_What is expected_. The entries below should be transcribed in their entirety, exactly as written.
[start]
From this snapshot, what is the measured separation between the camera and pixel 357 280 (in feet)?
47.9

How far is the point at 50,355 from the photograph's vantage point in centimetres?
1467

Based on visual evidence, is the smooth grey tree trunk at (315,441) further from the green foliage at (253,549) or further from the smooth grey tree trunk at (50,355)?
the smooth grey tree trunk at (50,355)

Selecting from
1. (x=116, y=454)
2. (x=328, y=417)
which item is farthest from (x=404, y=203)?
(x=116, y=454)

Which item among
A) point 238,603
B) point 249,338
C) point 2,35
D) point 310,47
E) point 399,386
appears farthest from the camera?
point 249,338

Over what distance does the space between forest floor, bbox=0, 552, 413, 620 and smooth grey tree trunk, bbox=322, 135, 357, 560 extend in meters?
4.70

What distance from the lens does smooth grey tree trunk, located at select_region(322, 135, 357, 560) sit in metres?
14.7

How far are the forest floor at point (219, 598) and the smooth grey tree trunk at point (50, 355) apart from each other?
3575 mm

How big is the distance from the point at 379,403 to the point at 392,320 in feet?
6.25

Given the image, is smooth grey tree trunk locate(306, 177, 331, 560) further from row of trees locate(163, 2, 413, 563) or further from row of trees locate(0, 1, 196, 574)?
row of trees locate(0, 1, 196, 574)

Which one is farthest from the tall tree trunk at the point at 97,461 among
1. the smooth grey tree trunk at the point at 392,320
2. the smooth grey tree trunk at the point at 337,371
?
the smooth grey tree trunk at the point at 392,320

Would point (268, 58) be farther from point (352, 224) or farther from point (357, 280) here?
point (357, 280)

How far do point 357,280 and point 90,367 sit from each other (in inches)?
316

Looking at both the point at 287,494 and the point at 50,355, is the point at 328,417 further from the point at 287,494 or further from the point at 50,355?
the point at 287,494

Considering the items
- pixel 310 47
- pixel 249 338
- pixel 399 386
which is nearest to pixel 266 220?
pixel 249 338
[end]
_Answer to the exercise_.
From this snapshot, what is the measured separation between the camera and pixel 357 280 (in feet)?
47.9

How far is the point at 50,355 from the photograph's vantage point in centimetres?
1467

Based on visual evidence, is the smooth grey tree trunk at (315,441) further from the green foliage at (253,549) or further from the smooth grey tree trunk at (50,355)?
the smooth grey tree trunk at (50,355)

Selecting from
1. (x=116, y=454)
2. (x=328, y=417)
which item is farthest from (x=404, y=203)?
(x=116, y=454)

Which item among
A) point 238,603
B) point 249,338
C) point 2,35
D) point 310,47
E) point 399,386
appears farthest from the camera?
point 249,338

Over what distance does the space between forest floor, bbox=0, 552, 413, 620 and smooth grey tree trunk, bbox=322, 135, 357, 560 extend in meters?
4.70

What distance from the lens does smooth grey tree trunk, located at select_region(322, 135, 357, 560) sit in metres?
14.7

How far are the forest floor at point (219, 598) and the smooth grey tree trunk at point (50, 355) apart from each other?
3575 mm

How big is the distance from the point at 379,403 to the point at 392,320 in feet?
6.25

Given the image, is smooth grey tree trunk locate(306, 177, 331, 560) further from row of trees locate(163, 2, 413, 563) or further from row of trees locate(0, 1, 196, 574)?
row of trees locate(0, 1, 196, 574)

Which one is farthest from the tall tree trunk at the point at 97,461 among
1. the smooth grey tree trunk at the point at 392,320
2. the smooth grey tree trunk at the point at 337,371
?
the smooth grey tree trunk at the point at 392,320

Would point (268, 58) be farther from point (352, 224) or farther from point (357, 280) here?
point (357, 280)

How far do point 357,280 and point 90,367 sit from each other (in inches)?
316

Looking at both the point at 287,494 and the point at 50,355, is the point at 328,417 further from the point at 287,494 or further from the point at 50,355?
the point at 287,494

Considering the items
- pixel 310 47
- pixel 249 338
- pixel 399 386
which is nearest to pixel 266 220?
pixel 249 338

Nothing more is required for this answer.